De tout cela nous ne disions rien à l'extérieur, nous avions d'abord appris à nous taire sur le principal de notre vie, la misère. Et puis sur tout le reste aussi. Les premiers confidents, le mot paraît démesuré, ce sont nos amants, nos-rencontres en dehors des postes, dans les rues de Saigon d'abord et puis dans les paquebots de ligne, les trains, et puis partout.
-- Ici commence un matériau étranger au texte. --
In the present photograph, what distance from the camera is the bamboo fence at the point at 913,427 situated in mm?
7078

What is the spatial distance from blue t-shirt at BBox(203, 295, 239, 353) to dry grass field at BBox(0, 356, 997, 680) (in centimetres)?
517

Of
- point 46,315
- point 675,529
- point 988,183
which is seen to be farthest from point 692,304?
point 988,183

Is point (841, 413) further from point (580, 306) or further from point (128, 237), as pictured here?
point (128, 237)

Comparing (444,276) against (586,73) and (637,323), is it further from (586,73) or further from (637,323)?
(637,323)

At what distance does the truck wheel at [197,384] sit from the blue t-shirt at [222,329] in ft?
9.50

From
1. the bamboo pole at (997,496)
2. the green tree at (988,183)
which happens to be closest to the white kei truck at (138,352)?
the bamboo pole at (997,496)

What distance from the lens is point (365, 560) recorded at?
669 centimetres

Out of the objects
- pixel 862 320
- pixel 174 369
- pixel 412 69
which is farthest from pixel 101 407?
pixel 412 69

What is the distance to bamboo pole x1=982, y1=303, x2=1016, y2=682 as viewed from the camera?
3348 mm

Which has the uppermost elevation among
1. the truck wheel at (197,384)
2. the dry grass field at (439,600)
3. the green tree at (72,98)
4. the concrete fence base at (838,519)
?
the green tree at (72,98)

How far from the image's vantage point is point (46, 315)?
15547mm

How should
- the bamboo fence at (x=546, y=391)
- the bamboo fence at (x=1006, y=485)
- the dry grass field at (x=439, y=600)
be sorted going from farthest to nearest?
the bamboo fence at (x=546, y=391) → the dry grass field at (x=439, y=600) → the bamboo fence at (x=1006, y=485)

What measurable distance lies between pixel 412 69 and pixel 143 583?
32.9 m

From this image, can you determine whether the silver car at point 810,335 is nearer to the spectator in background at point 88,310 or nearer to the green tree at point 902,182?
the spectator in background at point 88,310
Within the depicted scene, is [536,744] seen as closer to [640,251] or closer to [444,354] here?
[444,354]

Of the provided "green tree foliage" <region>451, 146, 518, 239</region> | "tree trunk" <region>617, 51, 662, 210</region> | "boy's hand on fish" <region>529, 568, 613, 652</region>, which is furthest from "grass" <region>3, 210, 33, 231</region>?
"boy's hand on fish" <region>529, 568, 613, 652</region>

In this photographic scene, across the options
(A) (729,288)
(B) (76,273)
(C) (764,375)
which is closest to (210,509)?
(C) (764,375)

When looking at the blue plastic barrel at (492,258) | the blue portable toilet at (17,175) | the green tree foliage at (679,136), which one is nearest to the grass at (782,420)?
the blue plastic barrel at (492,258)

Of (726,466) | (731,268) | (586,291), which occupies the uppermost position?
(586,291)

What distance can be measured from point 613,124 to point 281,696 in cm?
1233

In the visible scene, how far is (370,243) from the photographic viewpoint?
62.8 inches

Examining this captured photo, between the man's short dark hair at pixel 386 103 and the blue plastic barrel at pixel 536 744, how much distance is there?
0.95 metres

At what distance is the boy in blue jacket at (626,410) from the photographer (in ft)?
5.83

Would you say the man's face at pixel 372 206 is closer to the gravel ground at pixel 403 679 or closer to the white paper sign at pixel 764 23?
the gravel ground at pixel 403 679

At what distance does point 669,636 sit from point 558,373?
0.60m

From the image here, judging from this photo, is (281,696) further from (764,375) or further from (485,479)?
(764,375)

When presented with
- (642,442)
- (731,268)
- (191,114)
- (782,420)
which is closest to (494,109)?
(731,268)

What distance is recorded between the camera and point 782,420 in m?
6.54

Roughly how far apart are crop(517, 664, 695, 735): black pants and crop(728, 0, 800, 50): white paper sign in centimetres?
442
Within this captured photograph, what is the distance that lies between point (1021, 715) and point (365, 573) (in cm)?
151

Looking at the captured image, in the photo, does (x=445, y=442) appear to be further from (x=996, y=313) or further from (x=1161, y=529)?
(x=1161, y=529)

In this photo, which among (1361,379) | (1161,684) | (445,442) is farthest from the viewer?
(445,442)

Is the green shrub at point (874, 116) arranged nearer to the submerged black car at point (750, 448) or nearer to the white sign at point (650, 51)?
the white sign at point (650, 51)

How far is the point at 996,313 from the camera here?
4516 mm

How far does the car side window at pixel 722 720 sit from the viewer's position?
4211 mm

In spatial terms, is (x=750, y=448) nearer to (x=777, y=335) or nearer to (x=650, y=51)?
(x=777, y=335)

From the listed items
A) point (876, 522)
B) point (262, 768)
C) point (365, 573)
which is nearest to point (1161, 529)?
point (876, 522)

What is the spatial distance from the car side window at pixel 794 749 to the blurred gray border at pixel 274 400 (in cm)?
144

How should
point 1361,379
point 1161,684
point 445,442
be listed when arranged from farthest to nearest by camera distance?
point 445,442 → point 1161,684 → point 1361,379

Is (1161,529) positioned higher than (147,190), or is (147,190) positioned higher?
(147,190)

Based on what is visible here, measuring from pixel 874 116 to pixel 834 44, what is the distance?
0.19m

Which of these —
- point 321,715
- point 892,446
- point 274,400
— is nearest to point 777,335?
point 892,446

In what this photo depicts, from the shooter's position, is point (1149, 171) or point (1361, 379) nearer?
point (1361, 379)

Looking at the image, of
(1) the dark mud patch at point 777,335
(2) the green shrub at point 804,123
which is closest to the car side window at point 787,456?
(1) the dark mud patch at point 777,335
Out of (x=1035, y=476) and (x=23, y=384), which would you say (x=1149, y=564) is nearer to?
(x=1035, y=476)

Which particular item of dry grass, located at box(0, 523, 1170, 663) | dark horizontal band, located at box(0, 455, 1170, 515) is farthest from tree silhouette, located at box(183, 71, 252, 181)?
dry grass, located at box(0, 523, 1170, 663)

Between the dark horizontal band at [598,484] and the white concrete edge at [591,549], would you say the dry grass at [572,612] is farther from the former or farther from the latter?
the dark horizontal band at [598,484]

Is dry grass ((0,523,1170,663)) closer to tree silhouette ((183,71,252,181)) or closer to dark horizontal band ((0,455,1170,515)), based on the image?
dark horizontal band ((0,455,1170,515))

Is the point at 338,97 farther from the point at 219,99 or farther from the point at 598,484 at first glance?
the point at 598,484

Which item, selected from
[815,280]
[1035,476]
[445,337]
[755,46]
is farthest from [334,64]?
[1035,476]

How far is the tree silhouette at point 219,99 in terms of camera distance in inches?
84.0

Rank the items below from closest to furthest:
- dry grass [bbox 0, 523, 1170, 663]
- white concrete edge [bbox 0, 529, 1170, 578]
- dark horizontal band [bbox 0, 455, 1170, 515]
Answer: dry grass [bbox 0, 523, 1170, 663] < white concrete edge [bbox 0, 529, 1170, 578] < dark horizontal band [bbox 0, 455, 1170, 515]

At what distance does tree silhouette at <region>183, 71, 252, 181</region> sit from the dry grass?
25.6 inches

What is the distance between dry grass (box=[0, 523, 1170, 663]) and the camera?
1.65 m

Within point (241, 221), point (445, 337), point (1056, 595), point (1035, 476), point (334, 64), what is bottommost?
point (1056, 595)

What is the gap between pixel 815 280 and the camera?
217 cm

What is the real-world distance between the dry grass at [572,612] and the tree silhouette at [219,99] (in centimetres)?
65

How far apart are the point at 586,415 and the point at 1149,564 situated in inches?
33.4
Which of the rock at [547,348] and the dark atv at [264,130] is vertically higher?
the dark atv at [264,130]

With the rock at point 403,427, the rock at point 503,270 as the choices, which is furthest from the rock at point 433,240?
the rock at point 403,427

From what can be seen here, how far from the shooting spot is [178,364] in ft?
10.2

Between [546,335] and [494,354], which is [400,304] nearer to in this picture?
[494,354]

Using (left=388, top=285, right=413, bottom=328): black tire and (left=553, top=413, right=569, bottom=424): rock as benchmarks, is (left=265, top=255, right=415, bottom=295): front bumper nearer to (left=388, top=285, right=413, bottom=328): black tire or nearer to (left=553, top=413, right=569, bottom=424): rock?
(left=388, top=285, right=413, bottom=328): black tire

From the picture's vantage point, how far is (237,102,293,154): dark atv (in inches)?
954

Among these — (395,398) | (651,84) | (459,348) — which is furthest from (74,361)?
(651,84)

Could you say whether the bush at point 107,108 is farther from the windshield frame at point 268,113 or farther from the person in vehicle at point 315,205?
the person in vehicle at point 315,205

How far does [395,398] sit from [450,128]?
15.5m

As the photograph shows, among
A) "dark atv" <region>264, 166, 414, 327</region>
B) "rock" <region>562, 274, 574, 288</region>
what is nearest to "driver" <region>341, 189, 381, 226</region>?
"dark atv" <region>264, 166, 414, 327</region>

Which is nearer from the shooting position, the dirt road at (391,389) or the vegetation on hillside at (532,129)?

Ma mère, ça la prend tout à coup, vers la fin de l'après-midi, surtout à la saison sèche, elle fait laver la maison de fond en comble, pour nettoyer elle dit, pour assainir, rafraî­chir. La maison est bâtie sur un terre-plein qui l'isole du jardin, des serpents, des scorpions, des fourmis rouges, des inondations du Mékong, de celles qui suivent les grandes tornades de la mousson. Cette élévation de la maison sur le sol permet de la laver à grands seaux d'eau, à la baigner tout entière comme un jardin. Toutes les chaises sont sur les tables, toute la maison ruisselle, le piano du petit salon a les pieds dans l'eau. L'eau descend par les perrons, envahit le préau vers les cuisines. Les petits boys sont très heureux,. on est ensemble avec les petits boys, on s'asperge, et puis on savonne le sol avec du savon de Marseille. Tout le monde est pieds nus, la mère aussi. La mère rit. La mère n'a rien à dire contre rien. La maison tout entière embaume, elle a l'odeur délicieuse de la terre mouillée après l'orage, c'est une odeur qui rend fou de joie surtout quand elle est mélangée à l'autre odeur, celle du savon de Marseille, celle de la pu­reté, de l'honnêteté, celle du linge, celle de la blancheur, celle de notre mère, de l'immensité de la candeur de notre mère. L'eau descend jusque dans les allées. Les familles des boys viennent, les visiteurs des boys aussi, les enfants blancs des maisons voisines. La mère est très heureuse de ce désordre, la mère peut être très heureuse quelquefois le temps d'oublier, celui de laver la maison peut convenir pour le bonheur de la mère. La mère va dans le salon, elle se met au piano, elle joue les seuls airs qu'elle connaisse par cœur, qu'elle a appris à l'Ecole normale. Elle chante. Quel­quefois elle joue, elle rit. Elle se lève et elle danse tout en chantant. Et chacun pense et elle aussi la mère que l'on peut être heureux dans cette maison défigurée qui devient soudain un étang, un champ au bord d'une rivière, un gué, une plage.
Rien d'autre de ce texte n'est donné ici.